◆ **GIVEN PASSAGE**
######
Data Center Energy Demand Set to Triple by 2035 Amid AI‑Driven Expansion
TechCrunch

Rising Energy Demand

Planned data‑center construction shows no signs of fading, with new additions expected to require 2.7 ×—nearly triple—the sector’s current demand for electricity over the next decade, according to BloombergNEF. By 2035, data centers are projected to draw 106 GW, up sharply from the 40 GW they use today. The report highlights that the average new facility will draw well over 100 MW, a stark increase from today’s landscape where only 10 % of data centers draw more than 50 MW.

Nearly a quarter of upcoming sites will be larger than 500 MW, and a few will exceed 1 GW, skewing overall demand upward. Utilization rates are also set to rise from 59 % to 69 % as AI training and inference workloads grow to nearly 40 % of total data‑center compute.

AI Driving Growth

AI companies are racing to build more powerful data centers, fueling a surge in global investment that reached $580 billion this year. This investment outpaces the world’s spending on new oil supplies, underscoring the strategic importance of compute capacity for AI development. Early‑stage projects have more than doubled between early 2024 and early 2025, reflecting the rapid pace of announcements and commitments.
######
◆ **REQUIRED ACTIONS**
A - List every percentage figure that appears in the article on data-center energy demand.
B - Continue the article on data-center energy demand, picking up after its final sentence.

◆ **MATERIAL PROVIDED**
######
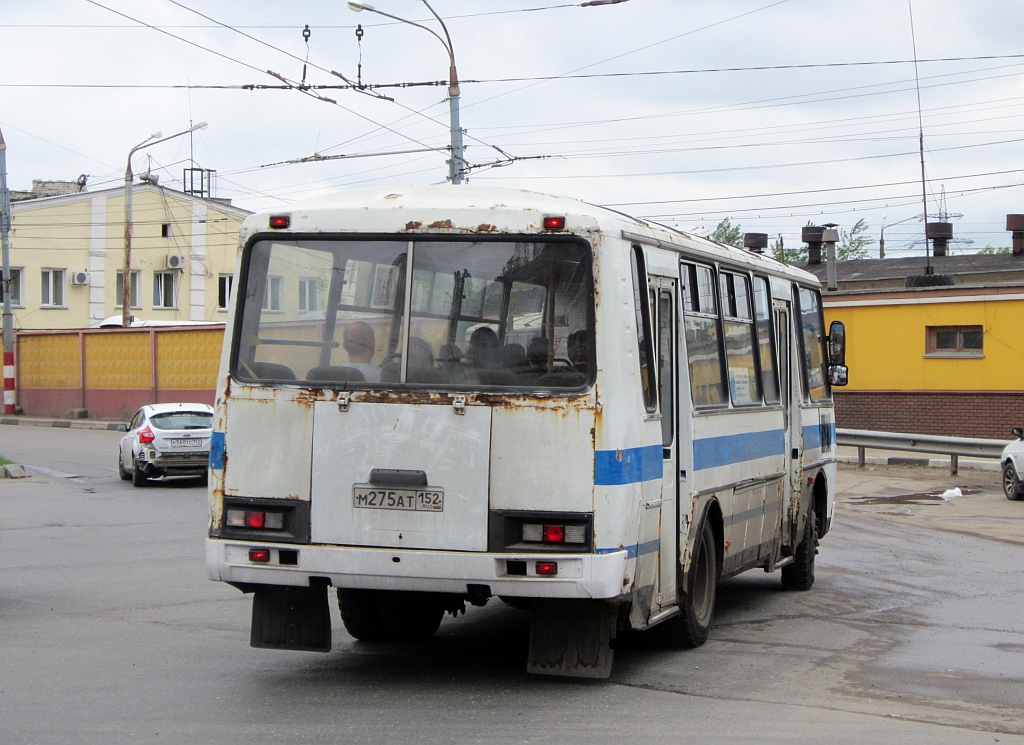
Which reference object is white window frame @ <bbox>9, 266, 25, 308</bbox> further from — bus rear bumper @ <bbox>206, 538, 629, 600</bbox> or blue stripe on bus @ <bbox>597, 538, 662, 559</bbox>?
blue stripe on bus @ <bbox>597, 538, 662, 559</bbox>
######
◆ **RESPONSES**
A - 10 %, 59 %, 69 %, 40 %

B -
Geographic Shift to Rural Areas

Much of the new capacity is being planned for locations such as Virginia, Pennsylvania, Ohio, Illinois and New Jersey, all within the PJM Interconnection—a regional transmission organization that oversees the electric grid in those states and others. Texas’s ERCOT grid will also see a large number of additions. The shift toward more rural sites is driven by scarcity of suitable land near urban centers, prompting developers to look farther afield for large‑scale facilities.

Regulatory Scrutiny and Grid Reliability

The PJM Interconnection is under scrutiny after a complaint was filed with the Federal Energy Regulatory Commission. The complaint argues that PJM has the authority to require new data‑center loads to wait until the grid can reliably serve them, and that failure to enforce these rules is contributing to high electricity prices in the region. PJM’s ability to create a load queue is highlighted as a tool to protect reliability and affordability.

Overall, the report paints a picture of an industry on the cusp of massive expansion, driven by AI demand, larger facilities and a strategic shift to less congested grid areas, while also facing heightened regulatory attention to ensure grid stability and reasonable pricing.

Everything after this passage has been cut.